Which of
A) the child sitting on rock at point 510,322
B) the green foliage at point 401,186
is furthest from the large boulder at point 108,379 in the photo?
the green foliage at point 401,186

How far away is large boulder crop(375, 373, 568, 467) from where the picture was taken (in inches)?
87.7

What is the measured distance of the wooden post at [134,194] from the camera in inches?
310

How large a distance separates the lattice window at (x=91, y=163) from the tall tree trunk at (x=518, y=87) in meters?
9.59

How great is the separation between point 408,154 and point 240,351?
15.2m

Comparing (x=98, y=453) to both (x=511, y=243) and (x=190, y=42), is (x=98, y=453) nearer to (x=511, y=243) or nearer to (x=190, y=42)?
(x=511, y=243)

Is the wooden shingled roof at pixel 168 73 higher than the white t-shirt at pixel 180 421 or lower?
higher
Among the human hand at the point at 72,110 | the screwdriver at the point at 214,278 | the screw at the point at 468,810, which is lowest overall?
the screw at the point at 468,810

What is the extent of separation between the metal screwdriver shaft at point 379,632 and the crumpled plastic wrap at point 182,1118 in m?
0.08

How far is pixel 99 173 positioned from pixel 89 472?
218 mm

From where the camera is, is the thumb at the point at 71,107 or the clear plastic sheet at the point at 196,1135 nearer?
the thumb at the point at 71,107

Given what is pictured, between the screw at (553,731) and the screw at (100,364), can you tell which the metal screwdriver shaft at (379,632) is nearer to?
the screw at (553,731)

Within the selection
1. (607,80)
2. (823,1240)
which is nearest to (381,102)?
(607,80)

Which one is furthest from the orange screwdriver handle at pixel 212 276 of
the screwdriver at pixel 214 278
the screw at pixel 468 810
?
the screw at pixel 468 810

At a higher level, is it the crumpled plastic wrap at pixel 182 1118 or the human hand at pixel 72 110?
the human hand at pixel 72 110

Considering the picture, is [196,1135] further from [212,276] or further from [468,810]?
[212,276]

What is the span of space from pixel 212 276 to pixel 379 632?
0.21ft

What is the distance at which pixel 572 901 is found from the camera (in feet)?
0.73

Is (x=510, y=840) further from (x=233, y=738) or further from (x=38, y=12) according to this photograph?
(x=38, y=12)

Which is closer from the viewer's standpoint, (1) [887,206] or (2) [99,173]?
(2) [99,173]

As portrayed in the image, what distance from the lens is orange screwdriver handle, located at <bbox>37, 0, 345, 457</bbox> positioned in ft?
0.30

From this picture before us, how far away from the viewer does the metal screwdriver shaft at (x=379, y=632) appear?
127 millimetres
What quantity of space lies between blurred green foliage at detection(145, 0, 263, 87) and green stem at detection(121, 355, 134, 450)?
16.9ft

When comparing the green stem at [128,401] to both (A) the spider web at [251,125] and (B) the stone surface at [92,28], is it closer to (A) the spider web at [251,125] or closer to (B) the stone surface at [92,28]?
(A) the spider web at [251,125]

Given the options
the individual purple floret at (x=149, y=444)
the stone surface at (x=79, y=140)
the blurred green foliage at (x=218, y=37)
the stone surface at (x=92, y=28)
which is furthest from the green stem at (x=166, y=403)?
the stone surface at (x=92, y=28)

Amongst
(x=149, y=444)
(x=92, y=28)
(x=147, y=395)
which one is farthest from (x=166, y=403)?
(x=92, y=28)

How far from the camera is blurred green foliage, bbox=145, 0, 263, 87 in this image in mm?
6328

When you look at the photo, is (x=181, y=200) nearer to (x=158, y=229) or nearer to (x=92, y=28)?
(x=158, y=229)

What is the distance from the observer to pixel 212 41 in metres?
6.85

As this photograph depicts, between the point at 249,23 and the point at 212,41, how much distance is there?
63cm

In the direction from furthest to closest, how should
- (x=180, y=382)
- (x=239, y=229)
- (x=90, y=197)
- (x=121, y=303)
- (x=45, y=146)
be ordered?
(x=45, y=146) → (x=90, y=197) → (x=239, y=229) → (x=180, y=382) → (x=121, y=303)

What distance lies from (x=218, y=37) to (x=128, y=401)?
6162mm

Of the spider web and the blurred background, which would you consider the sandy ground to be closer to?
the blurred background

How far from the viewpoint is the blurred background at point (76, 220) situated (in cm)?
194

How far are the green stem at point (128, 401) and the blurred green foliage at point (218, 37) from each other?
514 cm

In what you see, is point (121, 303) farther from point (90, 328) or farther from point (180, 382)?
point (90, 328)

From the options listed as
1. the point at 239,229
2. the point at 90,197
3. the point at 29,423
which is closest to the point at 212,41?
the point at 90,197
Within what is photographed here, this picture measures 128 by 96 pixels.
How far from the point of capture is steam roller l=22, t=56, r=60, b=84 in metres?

The request: Repeat the records above exactly, leaving none out.

Expected output:
Which of
A) the child sitting on rock at point 510,322
B) the green foliage at point 401,186
is furthest from the large boulder at point 108,379 in the photo?
the green foliage at point 401,186

How far away is large boulder crop(375, 373, 568, 467) from where the picture was taken (in inches)?
87.7

What is the measured distance of the wooden post at [134,194] from the camera in inches?
310

How large a distance separates the lattice window at (x=91, y=163) from the tall tree trunk at (x=518, y=87) in meters?
9.59

How great is the separation between point 408,154 and point 240,351?
15.2m

Comparing (x=98, y=453) to both (x=511, y=243) and (x=190, y=42), is (x=98, y=453) nearer to (x=511, y=243) or nearer to (x=190, y=42)?
(x=511, y=243)

Is the wooden shingled roof at pixel 168 73 higher than the white t-shirt at pixel 180 421 or lower?
higher
Among the human hand at the point at 72,110 | the screwdriver at the point at 214,278 | the screw at the point at 468,810, which is lowest overall?
the screw at the point at 468,810

What is the extent of separation between the metal screwdriver shaft at point 379,632 and the crumpled plastic wrap at point 182,1118 in m?
0.08

How far is pixel 99 173 positioned from pixel 89 472?
218 mm

From where the camera is, is the thumb at the point at 71,107 or the clear plastic sheet at the point at 196,1135 nearer?
the thumb at the point at 71,107

Given what is pictured, between the screw at (553,731) and the screw at (100,364), can you tell which the metal screwdriver shaft at (379,632) is nearer to?
the screw at (553,731)

Within the selection
1. (607,80)
2. (823,1240)
which is nearest to (381,102)?
(607,80)

Which one is furthest from the orange screwdriver handle at pixel 212 276 of
the screwdriver at pixel 214 278
the screw at pixel 468 810
?
the screw at pixel 468 810

At a higher level, is it the crumpled plastic wrap at pixel 182 1118 or the human hand at pixel 72 110?
the human hand at pixel 72 110

Considering the picture, is [196,1135] further from [212,276] or further from [468,810]?
[212,276]

What is the span of space from pixel 212 276 to pixel 379 632?
0.21ft

What is the distance at which pixel 572 901 is found from the camera (in feet)?
0.73

Is (x=510, y=840) further from (x=233, y=738) or further from (x=38, y=12) according to this photograph?
(x=38, y=12)

Which is closer from the viewer's standpoint, (1) [887,206] or (2) [99,173]?
(2) [99,173]

As portrayed in the image, what distance from the lens is orange screwdriver handle, located at <bbox>37, 0, 345, 457</bbox> positioned in ft?
0.30

From this picture before us, how far away from the viewer does the metal screwdriver shaft at (x=379, y=632) appear?
127 millimetres
What quantity of space lies between blurred green foliage at detection(145, 0, 263, 87) and green stem at detection(121, 355, 134, 450)?
16.9ft

When comparing the green stem at [128,401] to both (A) the spider web at [251,125] and (B) the stone surface at [92,28], is it closer to (A) the spider web at [251,125] or closer to (B) the stone surface at [92,28]?
(A) the spider web at [251,125]

Given the options
the individual purple floret at (x=149, y=444)
the stone surface at (x=79, y=140)
the blurred green foliage at (x=218, y=37)
the stone surface at (x=92, y=28)
which is furthest from the green stem at (x=166, y=403)?
the stone surface at (x=92, y=28)

Amongst
(x=149, y=444)
(x=92, y=28)
(x=147, y=395)
which one is farthest from (x=166, y=403)?
(x=92, y=28)

How far from the camera is blurred green foliage, bbox=145, 0, 263, 87 in this image in mm?
6328

When you look at the photo, is (x=181, y=200) nearer to (x=158, y=229) or nearer to (x=92, y=28)?
(x=158, y=229)

What is the distance from the observer to pixel 212 41 in metres?
6.85

As this photograph depicts, between the point at 249,23 and the point at 212,41, how much distance is there?
63cm

In the direction from furthest to closest, how should
- (x=180, y=382)
- (x=239, y=229)
- (x=90, y=197)
- (x=121, y=303)
- (x=45, y=146)
be ordered?
(x=45, y=146) → (x=90, y=197) → (x=239, y=229) → (x=180, y=382) → (x=121, y=303)

What distance lies from (x=218, y=37) to (x=128, y=401)?
6162mm

Of the spider web and the blurred background, which would you consider the sandy ground to be closer to?
the blurred background

How far from the viewpoint is the blurred background at point (76, 220) situated (in cm)?
194

How far are the green stem at point (128, 401) and the blurred green foliage at point (218, 37) from each other?
514 cm

In what you see, is point (121, 303) farther from point (90, 328) or farther from point (180, 382)?
point (90, 328)

From the options listed as
1. the point at 239,229
2. the point at 90,197
3. the point at 29,423
which is closest to the point at 212,41?
the point at 90,197
Within what is photographed here, this picture measures 128 by 96 pixels.
How far from the point of capture is steam roller l=22, t=56, r=60, b=84 in metres?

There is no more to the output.